• **EXERCISE PASSAGE**
___
The Mudcat Café TM
Thread #140249   Message #3224221
Posted By: Musket
16-Sep-11 - 11:12 AM
Thread Name: BS: Need some conservative viewpoints
Subject: RE: BS: Need some conservative viewpoints
Big Al;

Johnny Speight put another word of wisdom in the mouth of Alf Garnett that I like to quote when a meeting is about to put something to the vote..

"If you want to achieve TRUE democracy, you have to be prepared to shoot a few people."

This thread is about American interpretations of the word "conservative." Methinks the likes of Ken Clarke would be dismissed as a socialist by many of our cousins over the pond. Here, it means more of an idealogical theme around preserving old ways. You could be cynical and take that to mean maintaining a stratified class system, although there is no real difference between any of our mainstream parties. Hence the conservative and liberal parties can convince themselves they can run a government of shared promises and group failure.

I agree with Joe Offer mind, that people both sides of the pond who call themselves conservative tend to want more radical change than most.

Just to answer Joe Offer's question about handing over healthcare to the private sector. It started in 1948 and GPs (general practitioners in primary care) dentists, pharmacists and opthamologists have never been in the National Heath Service, always been contractors. Likewise, the Labour government of Tony Blair introduced contracting to the private sector to get waiting times down without the cost of permanent infrastructure. In order to do that, private providers had to be given the wherewithal to compete once the waiting lists had steadied.

The present government have seemed to increase this plurality of supplier, making NHS providers all apply for "foundation" status, which is to run as a business but with the taxpayer as the shareholder. Or level playing field as it is called.
___
• **EXERCISE SET**
#1 In the forum post on conservative viewpoints, write out the part from "The present government" to "it is called.", with "taxpayer" swapped for "public".
#2 Put this sentence from the forum post on conservative viewpoints into Spanish: "This thread is about American interpretations of the word "conservative.""

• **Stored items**
___
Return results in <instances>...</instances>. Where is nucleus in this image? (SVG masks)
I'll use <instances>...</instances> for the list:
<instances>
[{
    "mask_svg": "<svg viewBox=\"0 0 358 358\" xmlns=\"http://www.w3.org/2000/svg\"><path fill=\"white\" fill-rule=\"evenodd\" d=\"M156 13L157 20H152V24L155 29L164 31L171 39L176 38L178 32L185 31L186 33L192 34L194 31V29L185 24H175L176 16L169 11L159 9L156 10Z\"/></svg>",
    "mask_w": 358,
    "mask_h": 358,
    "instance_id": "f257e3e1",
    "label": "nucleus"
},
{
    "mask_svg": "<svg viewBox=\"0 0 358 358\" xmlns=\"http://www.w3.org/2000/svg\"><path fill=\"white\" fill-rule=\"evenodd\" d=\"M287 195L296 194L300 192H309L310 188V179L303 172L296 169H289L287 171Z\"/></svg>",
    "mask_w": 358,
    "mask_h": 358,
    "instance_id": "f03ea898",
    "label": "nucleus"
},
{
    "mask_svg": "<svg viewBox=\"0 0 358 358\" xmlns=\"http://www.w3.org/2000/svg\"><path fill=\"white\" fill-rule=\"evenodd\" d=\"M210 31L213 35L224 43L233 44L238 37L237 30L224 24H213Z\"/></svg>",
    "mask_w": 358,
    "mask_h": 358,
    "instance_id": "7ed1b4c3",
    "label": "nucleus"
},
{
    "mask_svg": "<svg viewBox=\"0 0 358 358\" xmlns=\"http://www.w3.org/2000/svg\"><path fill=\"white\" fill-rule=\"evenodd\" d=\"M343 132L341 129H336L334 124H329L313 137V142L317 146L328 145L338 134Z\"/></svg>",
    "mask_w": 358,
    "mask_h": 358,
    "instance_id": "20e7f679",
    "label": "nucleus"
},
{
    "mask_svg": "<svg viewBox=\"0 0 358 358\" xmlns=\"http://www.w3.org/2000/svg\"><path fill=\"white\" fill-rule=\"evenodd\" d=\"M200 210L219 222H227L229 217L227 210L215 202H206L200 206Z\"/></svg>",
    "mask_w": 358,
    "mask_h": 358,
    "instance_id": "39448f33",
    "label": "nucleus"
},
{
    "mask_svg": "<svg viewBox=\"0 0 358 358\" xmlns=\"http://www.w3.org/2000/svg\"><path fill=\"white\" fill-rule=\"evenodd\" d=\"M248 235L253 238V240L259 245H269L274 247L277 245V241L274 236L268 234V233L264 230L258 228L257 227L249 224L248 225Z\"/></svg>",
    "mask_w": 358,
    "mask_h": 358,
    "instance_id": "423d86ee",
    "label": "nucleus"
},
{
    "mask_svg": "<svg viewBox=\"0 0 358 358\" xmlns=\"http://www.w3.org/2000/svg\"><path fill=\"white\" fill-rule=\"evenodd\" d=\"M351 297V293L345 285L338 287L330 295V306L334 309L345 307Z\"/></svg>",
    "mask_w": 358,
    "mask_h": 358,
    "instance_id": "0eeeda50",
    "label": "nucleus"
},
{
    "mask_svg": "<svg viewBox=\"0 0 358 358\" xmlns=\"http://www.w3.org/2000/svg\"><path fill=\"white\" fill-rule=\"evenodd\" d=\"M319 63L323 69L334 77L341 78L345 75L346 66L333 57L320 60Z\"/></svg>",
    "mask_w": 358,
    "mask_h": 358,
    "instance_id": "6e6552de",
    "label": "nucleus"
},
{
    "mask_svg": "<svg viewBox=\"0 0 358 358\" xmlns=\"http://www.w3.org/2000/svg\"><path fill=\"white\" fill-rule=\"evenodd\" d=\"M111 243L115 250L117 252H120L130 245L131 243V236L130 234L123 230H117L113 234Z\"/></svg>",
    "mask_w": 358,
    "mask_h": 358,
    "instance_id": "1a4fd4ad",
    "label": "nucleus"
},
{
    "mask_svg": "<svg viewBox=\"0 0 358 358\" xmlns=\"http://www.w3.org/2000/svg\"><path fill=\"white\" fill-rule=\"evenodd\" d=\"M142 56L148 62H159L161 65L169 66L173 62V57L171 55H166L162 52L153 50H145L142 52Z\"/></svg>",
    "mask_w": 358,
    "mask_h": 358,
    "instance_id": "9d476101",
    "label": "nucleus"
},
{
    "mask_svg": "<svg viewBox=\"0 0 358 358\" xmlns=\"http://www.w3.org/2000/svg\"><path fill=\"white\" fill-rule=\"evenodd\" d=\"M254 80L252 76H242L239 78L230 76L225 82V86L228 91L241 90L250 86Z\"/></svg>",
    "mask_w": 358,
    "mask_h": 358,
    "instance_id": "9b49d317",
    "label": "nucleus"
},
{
___
• **ANSWERS BELOW**
#1
The present government have seemed to increase this plurality of supplier, making NHS providers all apply for "foundation" status, which is to run as a business but with the public as the shareholder. Or level playing field as it is called.

#2 Este hilo trata sobre las interpretaciones estadounidenses de la palabra "conservador".